The teacher could not answer me at first. Then she explained that the devil was a spirit, he was invisible, we could not see him, which is why he was so dangerous. “Well, is he visible in hell?” I was wondering to myself where that picture of him had been taken. Yes, the teacher slowly nodded; yes, very likely he was visible in hell.

I decided to put an end to all this terror. After I confirmed that heaven was “up there” and hell was “down there,” I began to dig a hole in the playground at every recess. Soon the other children began to help me. “We are going to dig to hell, and we are going to kill the devil.” It was a simple, yet powerful plan, for nearly all the children became as passionate and committed as I was, without reservation, to remove evil from our world.

Only the teachers were troubled. They questioned me in tremulous voices. Was I not growing tired of this project? Would I not like to play with the other children? My scorn for the ineffectiveness of grownups only increased. It was no wonder the devil and his evil were loose everywhere. Like my mother, they were weak, impressionable, held under his dark power even from so far away. But I would protect them before the devil arrived in Mount Vernon, New York. I would do the simple, practical thing and kill him myself.

Unfortunately, my father grew concerned that my school was not a good place for me, and had me transferred to another school where all the playgrounds were pavement.

If this post got you to thinking, please leave a comment and join the conversation

2 comments:

  1. I wanted to comment on your more recent article that mentioned the devil- the one where in hindsight you felt perhaps what you thought was God speaking to you was really the devil or a minyan. But I just had to read this one first. Fascinating. I am so proud of your little girl self for expecting that something COULD BE DONE about the problem of the devil. Yeay!
    Anyway, about the voice you heard as a young woman; I do not know if it was the Lord or another; but He would have known what your response was before He communicated to you in such a way, so it would not be the rash truncating of a relationship that one might think.
    Your story reminded me of my own history - but in contast. I married a man by means of a church wedding while in an unmarried relationship with him. During our one premarriage counselling session with the preacher, the preacher, a white-haired man, asked if there were anything unusual about the wedding that he needed to know about. I know at that time that he was vaguely refering to an established unmarried relationship, but I did not say anything about it. That incident of compromise was representative of my life before and since. I continue to have trouble being honest with people- even when that is what I most want to do. The truth sometimes seems so complicated. anyway, I wrote a short story and posted it on my blog, www.rethinking1776.blogspot.com , under the title "HOW MANY" about what I could have done instead.

    ReplyDelete
  2. Thank you Joan!

    Actually, I do know that it was the Lord speaking to me as a young woman, but there are those who insist that the Lord never speaks to people these days, that all of that sort of thing went away with the last apostle.

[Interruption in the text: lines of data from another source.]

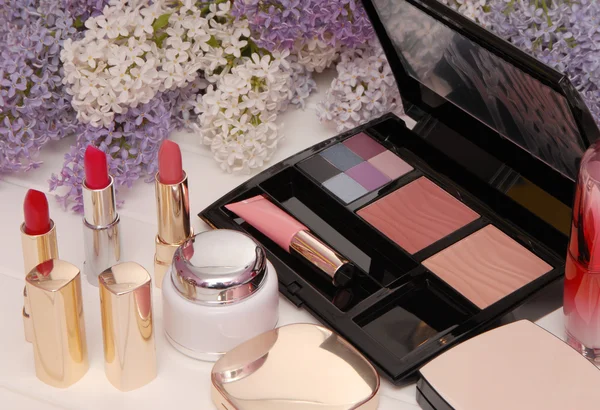 Cosmetics and lilac blossom, lipstick, eyeshadow — Stock Photo, Image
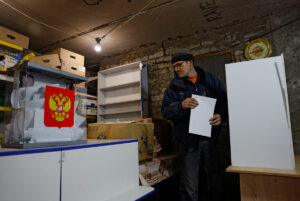 Local resident Sergey casts his vote into a mobile ballot box in the basement of a destroyed apartment building in the town of Avdiivka in Russian-controlled Donetsk Region, during Russia's presidential election on March 16, 2024. (REUTERS)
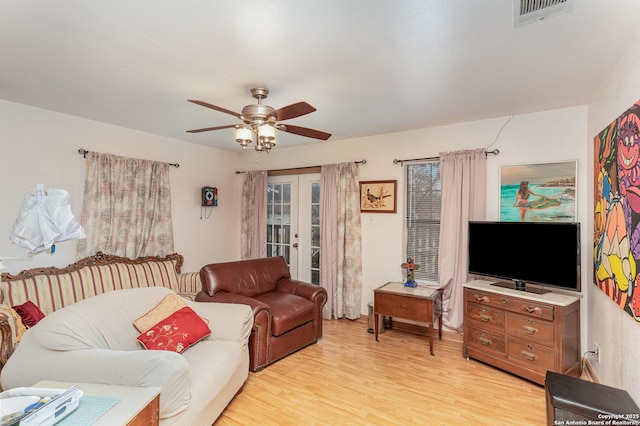 living room featuring ceiling fan, light hardwood / wood-style floors, and french doors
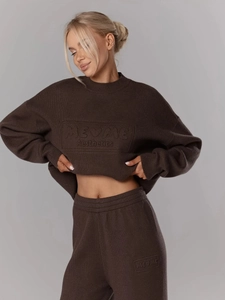 Detailed view of the coffee brown knit set featuring embossed brand lettering and rib texture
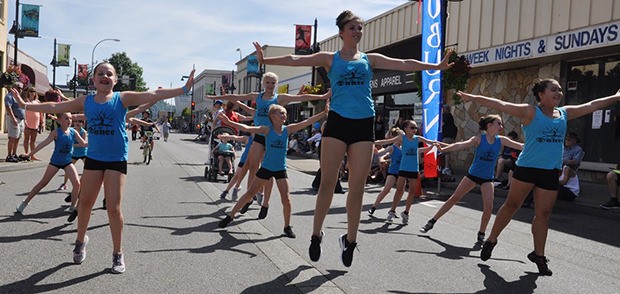 The Auburn Dance Academy performs in the AugustFest parade down Main Street on Saturday.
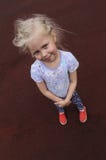 Скромная девушка на красной лужайке стоковое фото Скромная девушка на красной лужайке стоковое фото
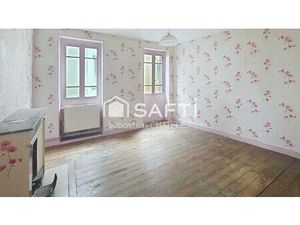 Maison de ville à rénover avec beau potentiel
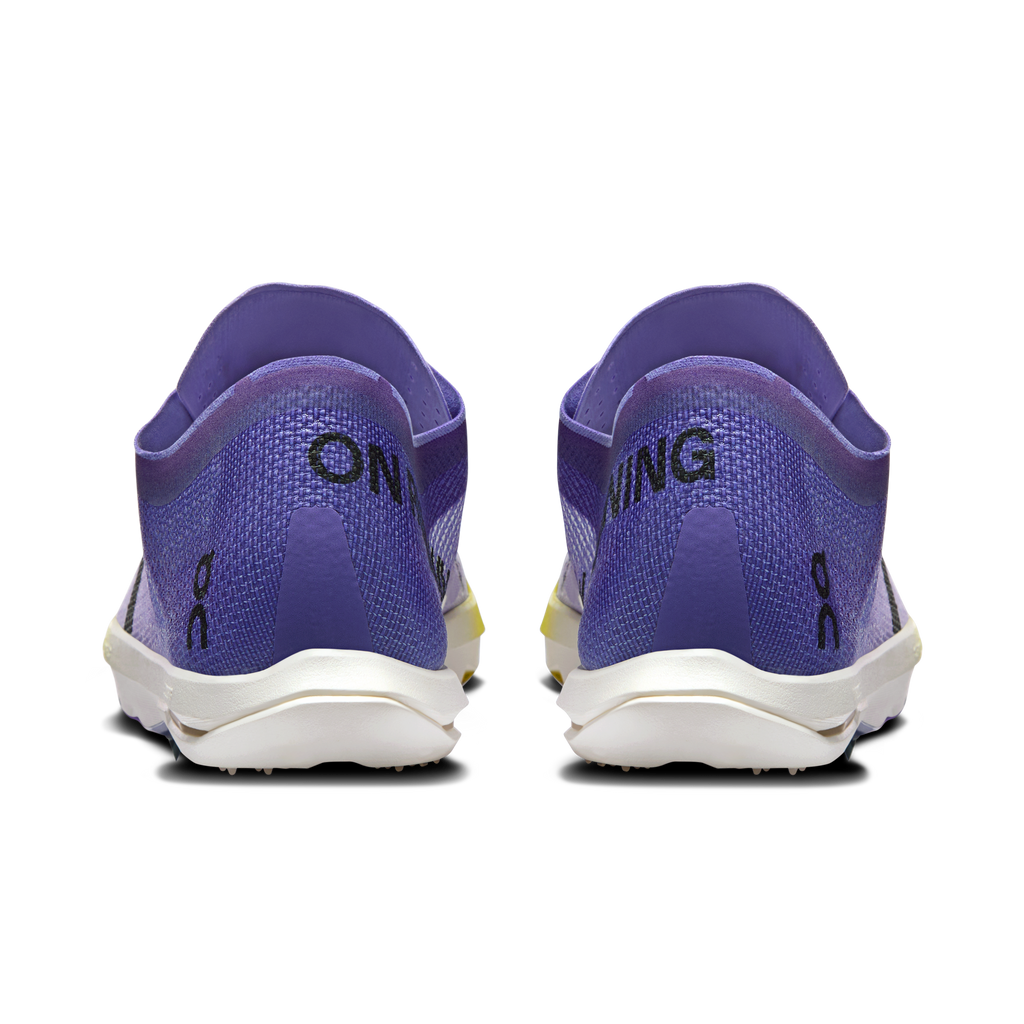 Men's running shoes with purple heel, white midsole, lime accent detail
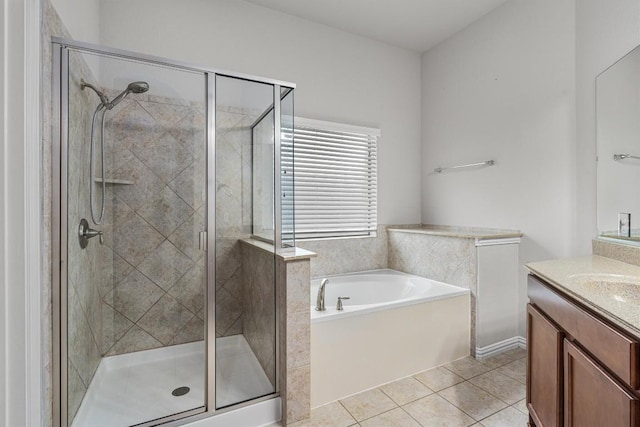 bathroom featuring tile patterned floors, vanity, and shower with separate bathtub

    I don't agree. I know God speaks to His own in every way imaginable. He was drawing me back to Himself, and part of that was to break off the relationship with the man to whose house I was headed. I should never have been in a relationship with him in the first place, and our relationship was not healthy for either of us.

    It was the right thing to do, to turn around and throw myself down before the Lord in utter repentance and to determine, one by one, to make right what I couls, and to excise from my life those things that were so wrong. It didn't happen in a day, and truthfully, I think this process happens until the day we "go to glory."

    Telling the truth is really hard, especially when the environment is harsh on those who admit to the truth and only rewards those who make everything look good. We Christians have unfortunately created that kind of environment for ourselves, typically.